Macroeconomic and geopolitical developments – Weekly report, November 25, 2025
More than a month after the Gaza ceasefire, Israel’s strategic environment remains unstable. Military gains in Gaza, Lebanon, and Iran have not translated into durable political arrangements. In Lebanon, Hezbollah's rearming and tensions have intensified following recent Israeli strikes. In Gaza, the U.S.-backed stabilization plan faces major implementation problems, with Washington prepared to maintain a long-term division between a “red zone” under Hamas control in the western part of the Strip and a “green zone” in the east, under Israeli control, where reconstruction is expected to begin. Iran is restoring its missile capabilities, while shifting U.S.-Saudi priorities limit Israel’s diplomatic leverage ahead of the elections.

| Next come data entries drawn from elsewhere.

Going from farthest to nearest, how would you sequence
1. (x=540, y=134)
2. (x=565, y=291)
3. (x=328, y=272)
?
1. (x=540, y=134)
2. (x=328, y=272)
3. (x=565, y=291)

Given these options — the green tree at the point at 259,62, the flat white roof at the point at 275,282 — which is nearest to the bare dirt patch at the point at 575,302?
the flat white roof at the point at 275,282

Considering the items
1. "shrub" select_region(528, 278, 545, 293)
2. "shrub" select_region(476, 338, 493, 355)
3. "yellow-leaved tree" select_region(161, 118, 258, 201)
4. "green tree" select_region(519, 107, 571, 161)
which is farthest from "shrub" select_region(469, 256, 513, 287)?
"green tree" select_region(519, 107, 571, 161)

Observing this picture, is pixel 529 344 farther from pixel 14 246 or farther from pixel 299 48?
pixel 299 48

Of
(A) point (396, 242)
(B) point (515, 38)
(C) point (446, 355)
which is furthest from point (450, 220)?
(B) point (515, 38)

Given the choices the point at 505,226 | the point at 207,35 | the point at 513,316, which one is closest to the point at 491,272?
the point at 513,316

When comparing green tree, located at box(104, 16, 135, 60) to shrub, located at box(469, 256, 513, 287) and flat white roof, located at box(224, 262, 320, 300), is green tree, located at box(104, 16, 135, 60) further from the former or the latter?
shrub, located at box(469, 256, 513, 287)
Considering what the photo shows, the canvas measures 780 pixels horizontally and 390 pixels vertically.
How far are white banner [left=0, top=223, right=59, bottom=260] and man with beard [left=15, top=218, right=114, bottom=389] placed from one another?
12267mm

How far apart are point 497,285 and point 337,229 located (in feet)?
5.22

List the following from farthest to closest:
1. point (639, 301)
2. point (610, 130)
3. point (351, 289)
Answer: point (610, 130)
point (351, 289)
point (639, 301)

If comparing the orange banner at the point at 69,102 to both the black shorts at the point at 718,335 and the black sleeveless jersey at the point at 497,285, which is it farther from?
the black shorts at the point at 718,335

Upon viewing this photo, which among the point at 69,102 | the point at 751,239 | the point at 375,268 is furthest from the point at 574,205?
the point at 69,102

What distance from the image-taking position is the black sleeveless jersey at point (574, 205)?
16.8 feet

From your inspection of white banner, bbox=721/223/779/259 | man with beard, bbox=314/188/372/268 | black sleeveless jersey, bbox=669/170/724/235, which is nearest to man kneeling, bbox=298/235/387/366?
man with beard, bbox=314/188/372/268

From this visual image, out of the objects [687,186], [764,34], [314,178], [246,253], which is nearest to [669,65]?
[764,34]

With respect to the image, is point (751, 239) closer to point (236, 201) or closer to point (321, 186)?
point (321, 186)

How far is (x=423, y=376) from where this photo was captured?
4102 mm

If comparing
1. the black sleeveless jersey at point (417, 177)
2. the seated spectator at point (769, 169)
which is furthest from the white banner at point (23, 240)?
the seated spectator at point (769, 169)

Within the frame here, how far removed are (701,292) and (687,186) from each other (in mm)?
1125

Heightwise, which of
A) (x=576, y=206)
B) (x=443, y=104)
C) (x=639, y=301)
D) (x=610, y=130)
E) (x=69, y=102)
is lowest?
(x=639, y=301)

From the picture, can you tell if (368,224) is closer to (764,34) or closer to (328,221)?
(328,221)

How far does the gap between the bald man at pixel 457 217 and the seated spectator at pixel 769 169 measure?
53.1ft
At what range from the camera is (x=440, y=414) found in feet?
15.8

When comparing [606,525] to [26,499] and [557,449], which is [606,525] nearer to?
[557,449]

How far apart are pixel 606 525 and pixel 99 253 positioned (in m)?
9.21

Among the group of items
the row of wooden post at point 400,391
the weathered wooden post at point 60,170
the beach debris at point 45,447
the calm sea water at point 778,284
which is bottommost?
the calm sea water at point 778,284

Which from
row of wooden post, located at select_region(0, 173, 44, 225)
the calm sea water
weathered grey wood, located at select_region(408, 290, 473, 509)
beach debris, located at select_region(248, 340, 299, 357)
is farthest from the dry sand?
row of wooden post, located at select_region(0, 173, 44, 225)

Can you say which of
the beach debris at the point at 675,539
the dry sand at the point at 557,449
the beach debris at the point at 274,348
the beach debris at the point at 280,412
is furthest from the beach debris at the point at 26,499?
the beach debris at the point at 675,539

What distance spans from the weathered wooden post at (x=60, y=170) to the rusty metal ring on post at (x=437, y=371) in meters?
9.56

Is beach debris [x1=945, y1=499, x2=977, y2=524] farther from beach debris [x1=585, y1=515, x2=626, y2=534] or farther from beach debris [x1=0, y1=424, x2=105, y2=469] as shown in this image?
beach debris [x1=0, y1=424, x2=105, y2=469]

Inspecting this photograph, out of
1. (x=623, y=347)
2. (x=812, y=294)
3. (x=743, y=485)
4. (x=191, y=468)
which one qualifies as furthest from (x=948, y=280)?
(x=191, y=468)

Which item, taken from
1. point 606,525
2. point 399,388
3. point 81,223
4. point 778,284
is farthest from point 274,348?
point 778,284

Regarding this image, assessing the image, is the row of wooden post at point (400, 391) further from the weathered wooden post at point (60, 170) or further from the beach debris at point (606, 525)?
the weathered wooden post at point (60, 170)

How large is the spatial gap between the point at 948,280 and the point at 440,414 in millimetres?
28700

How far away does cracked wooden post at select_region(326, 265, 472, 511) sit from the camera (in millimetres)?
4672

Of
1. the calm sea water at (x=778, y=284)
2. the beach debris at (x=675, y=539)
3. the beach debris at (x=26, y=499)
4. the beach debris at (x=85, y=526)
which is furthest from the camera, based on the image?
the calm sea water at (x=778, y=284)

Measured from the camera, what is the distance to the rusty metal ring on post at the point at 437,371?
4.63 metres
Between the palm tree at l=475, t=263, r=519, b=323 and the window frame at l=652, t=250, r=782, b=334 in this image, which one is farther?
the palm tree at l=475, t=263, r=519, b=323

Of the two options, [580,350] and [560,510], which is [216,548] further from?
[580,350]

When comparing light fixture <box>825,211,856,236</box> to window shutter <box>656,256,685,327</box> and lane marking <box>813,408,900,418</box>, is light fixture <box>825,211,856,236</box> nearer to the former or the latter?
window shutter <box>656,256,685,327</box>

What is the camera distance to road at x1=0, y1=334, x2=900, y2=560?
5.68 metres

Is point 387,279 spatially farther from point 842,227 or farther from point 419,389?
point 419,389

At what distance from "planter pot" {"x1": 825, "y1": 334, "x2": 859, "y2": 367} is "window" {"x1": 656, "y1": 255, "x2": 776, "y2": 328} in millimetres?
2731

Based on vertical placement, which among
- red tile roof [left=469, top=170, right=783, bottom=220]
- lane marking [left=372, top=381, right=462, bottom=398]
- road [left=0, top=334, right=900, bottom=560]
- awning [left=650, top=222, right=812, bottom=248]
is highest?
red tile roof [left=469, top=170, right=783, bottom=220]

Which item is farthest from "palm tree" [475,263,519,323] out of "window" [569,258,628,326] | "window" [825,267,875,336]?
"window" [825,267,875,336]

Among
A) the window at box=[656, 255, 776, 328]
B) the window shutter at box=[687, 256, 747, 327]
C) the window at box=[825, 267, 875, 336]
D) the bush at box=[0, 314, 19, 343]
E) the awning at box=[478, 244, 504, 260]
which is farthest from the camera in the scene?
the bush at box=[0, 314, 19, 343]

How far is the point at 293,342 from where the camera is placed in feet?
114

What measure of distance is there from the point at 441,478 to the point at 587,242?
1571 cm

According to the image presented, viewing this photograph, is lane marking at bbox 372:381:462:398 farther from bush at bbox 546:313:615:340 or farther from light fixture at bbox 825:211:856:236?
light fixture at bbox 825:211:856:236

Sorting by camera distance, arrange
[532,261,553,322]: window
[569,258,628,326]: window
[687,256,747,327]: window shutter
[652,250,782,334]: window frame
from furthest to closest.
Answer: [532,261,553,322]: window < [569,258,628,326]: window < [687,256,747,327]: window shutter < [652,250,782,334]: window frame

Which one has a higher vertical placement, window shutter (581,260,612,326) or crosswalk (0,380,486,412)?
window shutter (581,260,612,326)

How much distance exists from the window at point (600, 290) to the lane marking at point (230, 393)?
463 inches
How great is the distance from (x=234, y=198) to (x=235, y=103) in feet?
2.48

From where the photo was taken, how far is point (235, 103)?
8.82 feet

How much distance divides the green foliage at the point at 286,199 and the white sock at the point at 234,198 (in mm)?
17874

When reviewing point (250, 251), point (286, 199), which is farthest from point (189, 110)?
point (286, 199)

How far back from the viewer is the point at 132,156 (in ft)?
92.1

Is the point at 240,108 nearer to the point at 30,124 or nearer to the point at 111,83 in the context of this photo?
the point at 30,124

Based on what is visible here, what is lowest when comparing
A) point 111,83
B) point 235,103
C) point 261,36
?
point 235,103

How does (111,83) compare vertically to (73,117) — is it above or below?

From an economic perspective, we see a rapid rebound in Q3 growth, alongside strong wage data (showing nearly 5% annual increases), improving consumer sentiment, and a persistently tight labor market. At the same time, inflation has fallen for the second consecutive month, allowing the Bank of Israel to cut rates to 4.25%, its first reduction since January 2024. We expect another 25 bp rate cut at the February MPC meeting, followed by an additional cut in Q2 2026, bringing the policy rate to roughly 3.5%-3.75% by year-end.
In the FX market, the shekel has stabilized and slightly appreciated to around 3.28 per dollar. The shekel has gained from record high-tech services exports in September, as well as widening interest-rate differentials working in Israel’s favor.